New FVR of SEK 19-28 (27-37)
We expect a y-o-y margin drop
We expect Q3 sales of SEK 217m, close to the Q2 figure. This would be an increase of 5.9% y-o-y, of which 4.2% organic. This estimate should be supported by a strong orderbook coming out of Q2 keeping sales up (Q2 R12M book-to-bill of 1.05), while continued component shortages are limiting sales growth. We estimate adj. EBITA of SEK 13m, corresponding to a margin of 6.0% (9.6%), down by 3.6pp y-o-y, mainly due to the continued pressure on gross margins that management flagged for in conjunction with the Q2 report, as well as a Q3’21 margin boost stemming from royalties, which are usually received in Q4. We expect the Process & Environment segment to achieve sales of SEK 162m (154m) with an EBITA margin of 7.0% (11.5%), growing 5.7% y-o-y (4.0% organically). Our estimates for the Materials technology segment are sales of SEK 54m (51m) with an EBITA margin of 8.0% (8.2%), growing 6.7% y-o-y (5.0% organically).
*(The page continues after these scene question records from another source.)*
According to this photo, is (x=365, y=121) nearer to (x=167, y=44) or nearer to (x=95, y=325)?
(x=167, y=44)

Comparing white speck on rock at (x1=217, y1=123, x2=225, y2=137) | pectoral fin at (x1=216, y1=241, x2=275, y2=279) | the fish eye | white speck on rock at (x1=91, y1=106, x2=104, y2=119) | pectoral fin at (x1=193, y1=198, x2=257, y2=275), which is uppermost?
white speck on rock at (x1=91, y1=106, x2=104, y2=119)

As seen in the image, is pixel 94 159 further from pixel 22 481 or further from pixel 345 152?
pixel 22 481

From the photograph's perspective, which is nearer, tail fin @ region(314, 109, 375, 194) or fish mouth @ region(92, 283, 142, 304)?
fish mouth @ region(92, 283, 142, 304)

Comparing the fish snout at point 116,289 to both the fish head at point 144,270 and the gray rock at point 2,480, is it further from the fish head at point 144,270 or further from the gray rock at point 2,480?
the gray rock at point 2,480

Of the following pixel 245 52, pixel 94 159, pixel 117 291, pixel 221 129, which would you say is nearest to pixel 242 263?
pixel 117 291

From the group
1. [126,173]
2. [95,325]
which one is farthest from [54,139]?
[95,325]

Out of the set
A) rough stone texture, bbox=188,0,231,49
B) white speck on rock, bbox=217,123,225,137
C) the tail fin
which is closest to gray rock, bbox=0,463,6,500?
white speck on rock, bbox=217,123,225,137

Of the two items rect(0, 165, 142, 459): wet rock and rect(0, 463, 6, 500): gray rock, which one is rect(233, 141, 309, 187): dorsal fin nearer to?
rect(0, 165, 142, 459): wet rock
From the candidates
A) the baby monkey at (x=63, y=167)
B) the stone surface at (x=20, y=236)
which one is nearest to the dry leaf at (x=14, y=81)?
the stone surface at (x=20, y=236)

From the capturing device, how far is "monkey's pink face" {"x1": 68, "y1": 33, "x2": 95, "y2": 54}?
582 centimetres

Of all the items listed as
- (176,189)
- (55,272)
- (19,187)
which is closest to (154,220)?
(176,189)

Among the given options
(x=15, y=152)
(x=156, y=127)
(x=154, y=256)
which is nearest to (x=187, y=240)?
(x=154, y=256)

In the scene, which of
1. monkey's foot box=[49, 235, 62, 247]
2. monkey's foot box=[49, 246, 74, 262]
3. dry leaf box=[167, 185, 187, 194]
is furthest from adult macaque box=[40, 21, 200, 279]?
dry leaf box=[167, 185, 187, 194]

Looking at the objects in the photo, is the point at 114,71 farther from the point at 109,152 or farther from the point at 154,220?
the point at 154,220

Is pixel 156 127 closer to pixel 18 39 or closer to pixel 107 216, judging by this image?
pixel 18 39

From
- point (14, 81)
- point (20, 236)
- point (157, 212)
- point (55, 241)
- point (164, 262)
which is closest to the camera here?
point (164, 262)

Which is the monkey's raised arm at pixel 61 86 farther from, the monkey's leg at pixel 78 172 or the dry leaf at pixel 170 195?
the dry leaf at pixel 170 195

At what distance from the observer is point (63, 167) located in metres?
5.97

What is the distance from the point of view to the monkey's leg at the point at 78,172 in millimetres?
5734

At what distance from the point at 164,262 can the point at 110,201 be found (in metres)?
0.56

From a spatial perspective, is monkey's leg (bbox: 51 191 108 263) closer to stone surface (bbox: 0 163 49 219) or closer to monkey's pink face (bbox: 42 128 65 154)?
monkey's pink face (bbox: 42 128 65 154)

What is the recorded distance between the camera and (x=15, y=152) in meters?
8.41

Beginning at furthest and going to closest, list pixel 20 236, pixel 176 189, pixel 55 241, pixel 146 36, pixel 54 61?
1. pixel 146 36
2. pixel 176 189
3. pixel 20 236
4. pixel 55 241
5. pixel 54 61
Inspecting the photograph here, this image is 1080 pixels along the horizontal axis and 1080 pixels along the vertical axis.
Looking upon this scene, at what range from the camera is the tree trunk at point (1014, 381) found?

Economic downturn dampens outlook
We leave ‘22e-‘24e sales unchanged, but lower our margin estimates due to persistent component shortages and a deteriorating macroeconomic outlook. Our adj. EBITA estimates are down by 13% for ‘22e and 22%/15% for ‘23e/’24e. This means we now estimate a 17% 21’-‘24e adj. EBITA CAGR. The lower margin estimates also affect ND/EBITDA estimates. We now expect ND/EBITDA to go from 2.2x in ‘22e to 1.5x and 1.1x in ‘23e and ‘24e respectively, which still puts the company in a fairly good financial position.
New fair value range of SEK 19-28 (27-37)
The share is trading at 12-9x ‘22e-‘23e EV/EBITA. As a result of our reduced margin estimates, we lower our fair value range to SEK 19-28 (27-37) per share, corresponding to 9-12x ‘23e EV/EBITA.